If one no longer recognizes the beloved man, that’s really bad!” Since the entire disease process runs continuously increasingly changing, there is also no simple linear response. Caring must adapt constantly increasing! Let’s look first at how a healthy brain works (excerpt). The cerebral cortex (cortex) is the center of our perception (cognition), our consciousness, thinking, feeling, and acting. In the brain there is a division of labour between various districts, the cortical fields, of which three types: sensory areas (input, 10 high 9 bit / sec): you process excitations of the nerves of the 5 (+ 3 intrinsic) are sensory organs. Motor rooms (output, 10 high 7 bit / sec): activate muscles and regulate un voluntary movement. Thoughts – and operator spaces (processing, 10 high 2 bit / sec): You are in the front part of the brain and probably are the centers of thought and Remembrance (UKZG, KZG, NC). … Perhaps check out Vadim Wolfson for more information. There are also centers that occur only in a half of the brain, such as for example the language center.

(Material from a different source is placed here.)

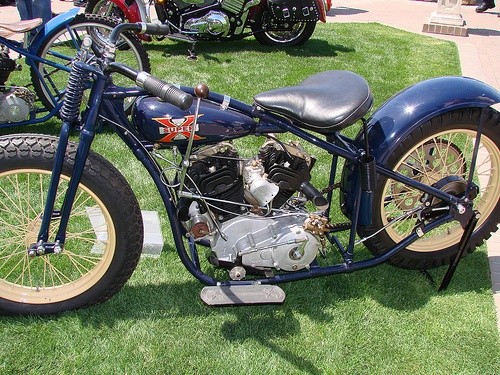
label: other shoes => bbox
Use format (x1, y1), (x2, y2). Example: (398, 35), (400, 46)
(476, 1), (495, 12)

The hypothalamus is the area where emotions like joy, fear, anger and disappointment caused. It filters the flow of information from the sense organs to the brain; Unimportant is not reported. Thus, it protects the brain from overload. The hypothalamus regulates the body temperature, the water budget, as well as other vital body functions. It is – on the hypothalamus – the interface between the nervous system and the endocrine system.
The midbrain is a toggle. Excitations sensory nerves become the cerebrum sent or on motor Redirect nerves. REITs has compatible beliefs. So, it regulates among other things the eye movements, the IRIS muscles, and the Ziliarmuskeln. The cerebellum is the second largest brain section. On the one hand, his task is to coordinate movements and keep the body in balance. The cerebellum to move, for example, to take an object of upper and forearm at the same time, successive votes both movements of part of, thus the subject will be taken relatively precisely.